Holding Down the Fort

The life of a military family is unpredictable. It’s not only the active duty family member that sacrifices for his or her country, but also the family members that stay behind and keep things together on the home front.

By Amy Gordy, Photography by Kylie Farmer Photography 

Clausen
 

The military family is one who must always be ready to move, start a new school, make new friends, decorate another house so that it feels like home and jump into the role of single parent with little notice. Karissa Clausen has been part of a military family all her life. Her father was a marine, so she knows a thing or two about what being part of a military family means. She met her husband, Capt. Jon Clausen, in Pittsburgh in 2010, and after a short engagement the two were married the following year. It’s been a whirlwind of moves, babies, new friends, deployments and all the emotions that come along with it.

“Jon was commissioned into the Air Force a month before we married. Basic training was in Alabama. That March, pilot training was in Oklahoma. I got a part-time job and finished my degree at Oklahoma State,” Clausen said.

At six months pregnant, the Clausens got orders to pack up and move to Little Rock in 2012. “The day after we arrived at the Little Rock Air Force Base, Jon got orders to report to survival training, which is basically a month in the woods. So at six months pregnant, I had to receive all of our things and move them into our new home,” Clausen said. The couple had their daughter, Emery, in November 2012, and shortly after Jon started C-130 training.

It was at the Little Rock Air Force Base that Karissa found her niche after becoming involved in the Key Spouse Program, which is an Air Force wide initiative led by spouses that helps encourage community within the base. “Through this program we bring meals for and organize potlucks, we go through training, we plan the holiday parties for the base, organize fundraisers, we call in to check on deployed members and make sure their families are OK. Sometimes it goes deeper than that, though,” she said.

Karissa and Knox on homecoming day in September. 

Karissa and Knox on homecoming day in September. 

Clausen has her finger on the pulse of base life as Key Spouse Mentor. “Usually the commander’s wife has this position to lead the key spouses, but this year we got a female commander, so I was promoted into that role.”

In addition to parties, potlucks and fundraisers, Clausen’s group of spouses tackles all kinds of issues that are wrapped up in the ever-moving lives of military families. “We get calls from families having financial issues and having readjustment problems post-deployment,” Clausen said.

Most frequently, she encounters wives just looking for somewhere to belong. “Some women are just 19 or 20 years old and have never left their home before. It can be very intimidating—like joining a new school. Just imagine having to look for a new best friend and then knowing you have to leave that friend in only a couple of years.”

-- Data segment --
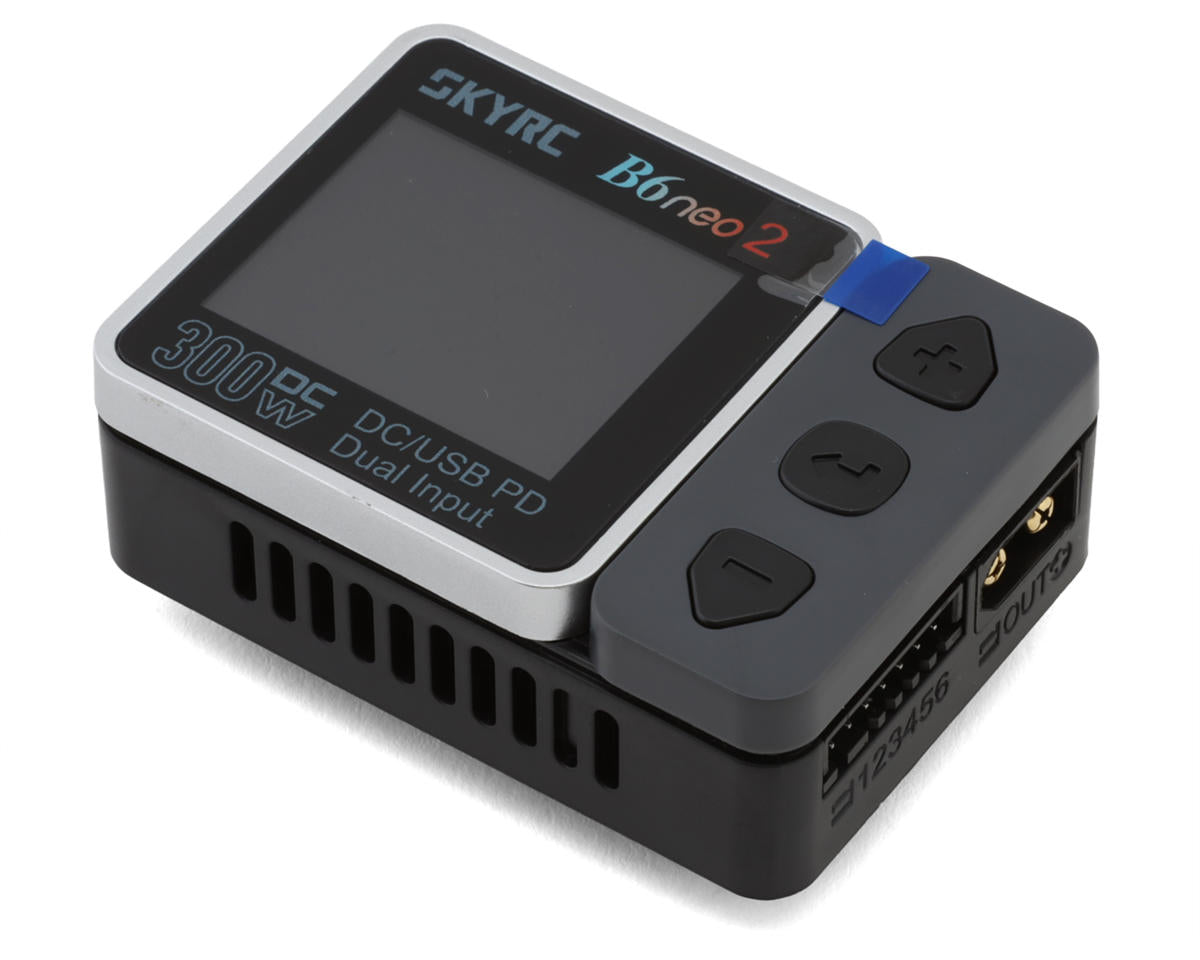 B6Neo 2 LiPo/LiHV/LiFe DC Battery Charger (6S/16A/300W) - USB / DC POWERED [SKY RC] SKY-100225-02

-- Assigned task A --
According to the article on the Clausen military family, where and in what year did Karissa Clausen meet her husband?
-- Assigned task B --
Say whether each statement agrees with the article on the Clausen military family, answering yes or no and quoting the deciding words: (i) Jon Clausen was commissioned into the Air Force a month before the wedding. (ii) The Clausens' daughter, Emery, was born in November 2013. (iii) The Key Spouse Mentor position is usually held by the commander's wife.
-- Assigned task C --
Resume the article on the Clausen military family from the point where it stops.
The material has nothing to do with the article.

-- Response area A --
She met him in Pittsburgh in 2010.

-- Response area B --
(i) Yes: "Jon was commissioned into the Air Force a month before we married."
(ii) No: "The couple had their daughter, Emery, in November 2012"
(iii) Yes: "Usually the commander’s wife has this position to lead the key spouses"

-- Response area C --
In addition to hosting ladies nights, Clausen and the Key Spouses also organize playgroups to help kids ease into these transitions.

She feels lucky to have been stationed in Little Rock for four years, and because of that extended time she’s been able to really tap into the base community. “Typically in the Air Force, you can expect to be moved every two years, and it took me two years before I really felt like I was 'in' here. They are hard transitions for the whole family,” she said.

Deployment is another military family struggle Clausen is no stranger to. Her husband has been deployed twice, and she acts as a mentor to others as she’s experienced all the unexpected hardships that come along with these extended periods of separation.

Karissa and kids with her in-laws, Dave and Candy Clausen. 

Karissa and kids with her in-laws, Dave and Candy Clausen. 

“Pilots are blessed to only have four-month deployments; other branches of the military can be gone much longer. The deployments don’t ever get easier, just different. I had just had our son, Knox, when Jon had his first deployment. It was hard, but you get in a rhythm when they are gone.”

Part of the military spouse life, according to Clausen, is being able to adapt when your partner is gone, and also being able to adapt when he or she returns.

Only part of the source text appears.